Development of a multi-Sexually transmitted infections decision modelling tool for use by health care professionals, policy makers and analysts.
Sexually transmitted infections (STI) affect the sexual health and general wellbeing of patients. STIs do not operate in isolation and patients with one STI are likely to have a secondary simultaneous infection. The main reason for this is risky sexual behaviour, like frequent partner changes and concurrent sexual partnerships. Furthermore, but to a smaller extent, the immune system is weakened by the presence of a STI, which increases the possibility of getting another STI. It might help to understand the sexual health of a cohort by examining multiple STIs at once.The early detection of STIs and interventions tailored to high risks groups can decrease the disease burden and health care expenses. Disease modelling helps to evaluate these interventions. By conducting a literature review we found that the majority of STI models only covers single STIs or no more than two STIs, opposing the before mentioned need to examine multiple STIs and their interactions simultaneously.

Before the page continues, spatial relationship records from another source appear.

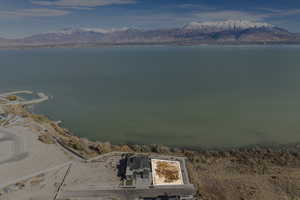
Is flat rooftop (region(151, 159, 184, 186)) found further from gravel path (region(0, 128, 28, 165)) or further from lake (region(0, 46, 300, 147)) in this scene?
gravel path (region(0, 128, 28, 165))

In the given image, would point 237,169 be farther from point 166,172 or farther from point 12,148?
point 12,148

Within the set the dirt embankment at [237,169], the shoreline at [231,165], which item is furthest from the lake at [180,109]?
the dirt embankment at [237,169]

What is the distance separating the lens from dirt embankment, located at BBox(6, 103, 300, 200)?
20.3 m

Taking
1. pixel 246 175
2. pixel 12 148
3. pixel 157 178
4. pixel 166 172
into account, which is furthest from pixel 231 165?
pixel 12 148

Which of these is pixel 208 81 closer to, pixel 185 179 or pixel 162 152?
pixel 162 152

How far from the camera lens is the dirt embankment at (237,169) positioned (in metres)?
20.3

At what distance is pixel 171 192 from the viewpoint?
62.4 ft

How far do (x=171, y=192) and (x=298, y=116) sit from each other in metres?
31.3

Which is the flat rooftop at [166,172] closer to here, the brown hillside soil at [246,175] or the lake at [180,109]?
the brown hillside soil at [246,175]

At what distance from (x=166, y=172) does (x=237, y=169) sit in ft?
27.0

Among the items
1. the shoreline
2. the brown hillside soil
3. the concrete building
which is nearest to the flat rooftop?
the concrete building

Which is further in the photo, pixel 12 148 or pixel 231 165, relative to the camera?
pixel 12 148

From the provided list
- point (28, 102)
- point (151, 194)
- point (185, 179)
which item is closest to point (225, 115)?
point (185, 179)

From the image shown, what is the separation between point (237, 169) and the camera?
24062 mm
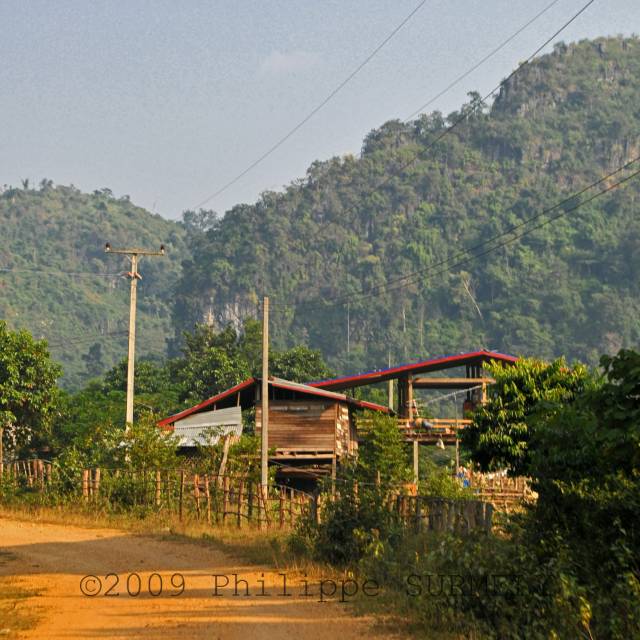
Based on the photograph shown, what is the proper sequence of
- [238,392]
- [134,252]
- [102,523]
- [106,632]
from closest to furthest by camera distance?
[106,632] → [102,523] → [134,252] → [238,392]

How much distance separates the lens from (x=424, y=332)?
18688 cm

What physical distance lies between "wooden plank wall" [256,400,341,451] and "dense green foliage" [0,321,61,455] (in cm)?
1011

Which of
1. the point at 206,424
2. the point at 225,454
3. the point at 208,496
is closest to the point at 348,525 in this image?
the point at 208,496

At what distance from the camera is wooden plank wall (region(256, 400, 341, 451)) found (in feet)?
164

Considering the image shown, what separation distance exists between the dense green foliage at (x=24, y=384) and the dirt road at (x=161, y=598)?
2119cm

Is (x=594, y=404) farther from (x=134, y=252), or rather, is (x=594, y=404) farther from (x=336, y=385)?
(x=336, y=385)

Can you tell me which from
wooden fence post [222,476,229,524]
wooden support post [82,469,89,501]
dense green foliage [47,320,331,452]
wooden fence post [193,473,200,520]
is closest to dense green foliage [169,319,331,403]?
dense green foliage [47,320,331,452]

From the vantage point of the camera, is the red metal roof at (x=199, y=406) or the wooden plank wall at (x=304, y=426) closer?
the red metal roof at (x=199, y=406)

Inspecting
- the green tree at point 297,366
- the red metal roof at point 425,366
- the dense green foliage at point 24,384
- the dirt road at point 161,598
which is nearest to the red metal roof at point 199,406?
the dense green foliage at point 24,384

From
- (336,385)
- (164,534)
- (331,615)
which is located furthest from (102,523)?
(336,385)

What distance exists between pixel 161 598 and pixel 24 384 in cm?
3136

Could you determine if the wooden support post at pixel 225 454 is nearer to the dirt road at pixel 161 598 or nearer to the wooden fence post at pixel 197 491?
the wooden fence post at pixel 197 491

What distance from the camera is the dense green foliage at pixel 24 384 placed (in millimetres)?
46344

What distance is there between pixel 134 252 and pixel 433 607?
29.7m
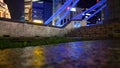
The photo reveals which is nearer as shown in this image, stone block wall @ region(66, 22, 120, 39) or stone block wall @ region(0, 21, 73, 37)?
stone block wall @ region(0, 21, 73, 37)

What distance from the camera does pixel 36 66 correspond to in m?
3.94

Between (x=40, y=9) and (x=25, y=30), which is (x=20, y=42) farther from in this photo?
(x=40, y=9)

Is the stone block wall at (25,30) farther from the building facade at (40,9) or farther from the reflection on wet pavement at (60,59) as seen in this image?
the building facade at (40,9)

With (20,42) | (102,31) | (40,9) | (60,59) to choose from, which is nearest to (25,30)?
(20,42)

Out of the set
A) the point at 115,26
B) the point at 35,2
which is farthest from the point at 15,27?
the point at 35,2

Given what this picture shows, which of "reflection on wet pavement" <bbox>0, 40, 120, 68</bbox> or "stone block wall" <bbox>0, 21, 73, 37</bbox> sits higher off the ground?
"stone block wall" <bbox>0, 21, 73, 37</bbox>

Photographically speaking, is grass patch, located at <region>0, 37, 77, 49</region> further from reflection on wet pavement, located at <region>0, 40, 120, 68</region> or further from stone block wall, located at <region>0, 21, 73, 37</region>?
reflection on wet pavement, located at <region>0, 40, 120, 68</region>

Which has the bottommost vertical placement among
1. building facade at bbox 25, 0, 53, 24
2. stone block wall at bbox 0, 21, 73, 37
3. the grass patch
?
the grass patch

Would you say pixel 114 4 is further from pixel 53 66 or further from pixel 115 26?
pixel 53 66

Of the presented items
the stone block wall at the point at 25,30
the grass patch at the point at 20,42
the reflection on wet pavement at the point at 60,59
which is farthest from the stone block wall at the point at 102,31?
the reflection on wet pavement at the point at 60,59

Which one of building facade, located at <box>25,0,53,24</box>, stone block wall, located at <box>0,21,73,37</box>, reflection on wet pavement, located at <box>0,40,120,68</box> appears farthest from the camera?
building facade, located at <box>25,0,53,24</box>

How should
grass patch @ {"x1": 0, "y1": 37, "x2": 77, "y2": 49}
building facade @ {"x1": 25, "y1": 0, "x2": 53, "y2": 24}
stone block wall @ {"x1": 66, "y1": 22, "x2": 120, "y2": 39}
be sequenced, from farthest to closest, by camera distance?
building facade @ {"x1": 25, "y1": 0, "x2": 53, "y2": 24}
stone block wall @ {"x1": 66, "y1": 22, "x2": 120, "y2": 39}
grass patch @ {"x1": 0, "y1": 37, "x2": 77, "y2": 49}

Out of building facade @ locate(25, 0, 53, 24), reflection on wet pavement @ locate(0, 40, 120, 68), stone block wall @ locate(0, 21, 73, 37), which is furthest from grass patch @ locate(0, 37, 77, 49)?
building facade @ locate(25, 0, 53, 24)

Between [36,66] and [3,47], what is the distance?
4.99 meters
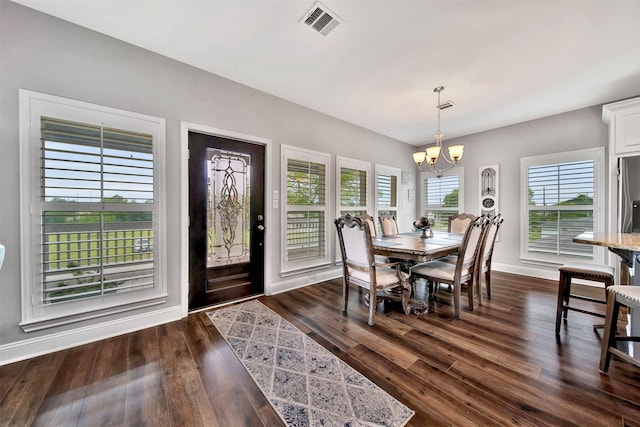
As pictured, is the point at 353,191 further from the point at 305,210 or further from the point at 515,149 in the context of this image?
the point at 515,149

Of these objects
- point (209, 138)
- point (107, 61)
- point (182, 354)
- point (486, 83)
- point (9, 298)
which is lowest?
Result: point (182, 354)

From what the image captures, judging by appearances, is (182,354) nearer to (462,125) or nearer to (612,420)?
(612,420)

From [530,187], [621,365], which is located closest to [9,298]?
[621,365]

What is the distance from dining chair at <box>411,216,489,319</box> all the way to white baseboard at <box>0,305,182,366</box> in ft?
9.18

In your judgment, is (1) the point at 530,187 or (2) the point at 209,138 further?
(1) the point at 530,187

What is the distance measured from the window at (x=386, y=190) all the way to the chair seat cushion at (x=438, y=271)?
194 cm

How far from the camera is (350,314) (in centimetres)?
266

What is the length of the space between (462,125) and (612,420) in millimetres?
4226

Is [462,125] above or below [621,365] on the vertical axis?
above

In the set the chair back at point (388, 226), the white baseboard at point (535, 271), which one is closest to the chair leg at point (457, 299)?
the chair back at point (388, 226)

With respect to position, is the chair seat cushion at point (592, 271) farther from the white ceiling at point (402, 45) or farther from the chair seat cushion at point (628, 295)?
the white ceiling at point (402, 45)

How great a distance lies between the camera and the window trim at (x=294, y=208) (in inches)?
133

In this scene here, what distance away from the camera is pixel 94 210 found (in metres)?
2.10

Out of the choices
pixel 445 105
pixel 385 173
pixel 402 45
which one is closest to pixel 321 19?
pixel 402 45
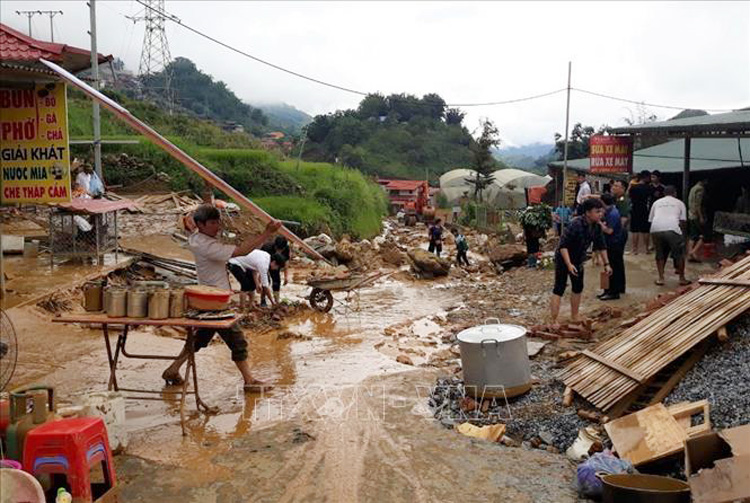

To overcome this problem we set up a multi-STI model which includes the most important STIs in the UK. We will embed this model in a user friendly computer program. Therefore, everyone interested in understanding the landscape of STIs in a certain cohort can easily conduct analyses. This cohort might be the population of a borough, the patients of a GUM clinic or all of England.Our model uses a discrete event simulation approach to model different STIs and connected sequelae at the same time. This enables the user to evaluate the total arising costs and outcomes for all modelled STIs. These outputs can help to compare different interventions.
So far, we have set up a prototype which simulates Chlamydia and Genital Herpes. Pelvic Inflammatory Disease, Tubal Infertility, Ectopic Pregnancy, Chronic Pelvic Pain, Cervicitis, Urethritis, Epididymitis, and Male Infertility as well as Neonatal Pneumonia, and Neonatal Conjunctivitis are included into the model as possible sequelae. The model is designed in a flexible way so that it can easily be adapted as changes in medical knowledge emerge.We currently develop user interfaces in cooperation with end-users. This inclusive development process guarantees to customize the computer program to the needs of potential users.
The final easy-to-use tool will support decision makers in venereal disease medicine to find interventions tailored to the specific needs of certain cohorts. This will help to decrease the overall STI incidence so that limited health care resources are no longer occupied by preventable cases of STI.